▸ **Problem description**
Exactly the lines below from the one with "Canopy Weighted Sand" up to and including the one with "シマノ（SHIMANO） 24 ストラディック SW 6000HG /D311M 未使用" make up the answer, with nothing else added.

▸ **Extracted material**
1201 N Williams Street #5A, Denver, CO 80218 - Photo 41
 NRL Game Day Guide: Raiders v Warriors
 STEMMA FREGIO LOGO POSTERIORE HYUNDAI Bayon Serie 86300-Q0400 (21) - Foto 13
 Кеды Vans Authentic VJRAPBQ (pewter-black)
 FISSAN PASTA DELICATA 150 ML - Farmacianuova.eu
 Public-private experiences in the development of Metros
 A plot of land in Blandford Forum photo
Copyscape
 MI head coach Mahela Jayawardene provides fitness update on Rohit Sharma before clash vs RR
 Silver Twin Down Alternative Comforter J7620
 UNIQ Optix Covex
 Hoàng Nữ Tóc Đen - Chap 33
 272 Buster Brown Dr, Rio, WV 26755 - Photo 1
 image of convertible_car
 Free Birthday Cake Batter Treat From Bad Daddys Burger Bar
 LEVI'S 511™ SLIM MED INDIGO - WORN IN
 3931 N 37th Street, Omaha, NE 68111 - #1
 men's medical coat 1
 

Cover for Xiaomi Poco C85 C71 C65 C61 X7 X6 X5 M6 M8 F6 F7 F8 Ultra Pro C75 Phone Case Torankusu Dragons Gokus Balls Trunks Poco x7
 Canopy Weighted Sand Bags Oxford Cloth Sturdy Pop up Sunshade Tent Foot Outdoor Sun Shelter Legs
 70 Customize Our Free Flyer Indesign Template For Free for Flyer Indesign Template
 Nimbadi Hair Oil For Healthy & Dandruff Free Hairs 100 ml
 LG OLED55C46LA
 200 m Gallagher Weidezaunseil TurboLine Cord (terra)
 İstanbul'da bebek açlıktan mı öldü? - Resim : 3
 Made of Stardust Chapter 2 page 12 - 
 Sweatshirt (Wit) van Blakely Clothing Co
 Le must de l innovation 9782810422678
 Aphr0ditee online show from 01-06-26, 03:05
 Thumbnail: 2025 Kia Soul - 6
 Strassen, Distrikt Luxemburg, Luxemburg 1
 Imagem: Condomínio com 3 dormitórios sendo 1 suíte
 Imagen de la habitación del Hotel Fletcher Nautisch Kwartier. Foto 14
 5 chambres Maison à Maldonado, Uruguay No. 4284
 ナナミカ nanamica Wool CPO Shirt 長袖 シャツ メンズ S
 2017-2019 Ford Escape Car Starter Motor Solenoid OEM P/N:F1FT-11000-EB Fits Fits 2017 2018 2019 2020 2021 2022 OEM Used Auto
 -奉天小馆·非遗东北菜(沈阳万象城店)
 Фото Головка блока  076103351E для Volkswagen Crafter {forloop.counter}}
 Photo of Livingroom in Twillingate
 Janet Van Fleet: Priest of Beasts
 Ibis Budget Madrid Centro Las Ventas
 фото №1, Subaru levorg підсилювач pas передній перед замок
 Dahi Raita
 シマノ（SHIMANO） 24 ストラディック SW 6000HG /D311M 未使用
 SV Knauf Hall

▸ **Exercise result**
 Canopy Weighted Sand Bags Oxford Cloth Sturdy Pop up Sunshade Tent Foot Outdoor Sun Shelter Legs
 70 Customize Our Free Flyer Indesign Template For Free for Flyer Indesign Template
 Nimbadi Hair Oil For Healthy & Dandruff Free Hairs 100 ml
 LG OLED55C46LA
 200 m Gallagher Weidezaunseil TurboLine Cord (terra)
 İstanbul'da bebek açlıktan mı öldü? - Resim : 3
 Made of Stardust Chapter 2 page 12 - 
 Sweatshirt (Wit) van Blakely Clothing Co
 Le must de l innovation 9782810422678
 Aphr0ditee online show from 01-06-26, 03:05
 Thumbnail: 2025 Kia Soul - 6
 Strassen, Distrikt Luxemburg, Luxemburg 1
 Imagem: Condomínio com 3 dormitórios sendo 1 suíte
 Imagen de la habitación del Hotel Fletcher Nautisch Kwartier. Foto 14
 5 chambres Maison à Maldonado, Uruguay No. 4284
 ナナミカ nanamica Wool CPO Shirt 長袖 シャツ メンズ S
 2017-2019 Ford Escape Car Starter Motor Solenoid OEM P/N:F1FT-11000-EB Fits Fits 2017 2018 2019 2020 2021 2022 OEM Used Auto
 -奉天小馆·非遗东北菜(沈阳万象城店)
 Фото Головка блока  076103351E для Volkswagen Crafter {forloop.counter}}
 Photo of Livingroom in Twillingate
 Janet Van Fleet: Priest of Beasts
 Ibis Budget Madrid Centro Las Ventas
 фото №1, Subaru levorg підсилювач pas передній перед замок
 Dahi Raita
 シマノ（SHIMANO） 24 ストラディック SW 6000HG /D311M 未使用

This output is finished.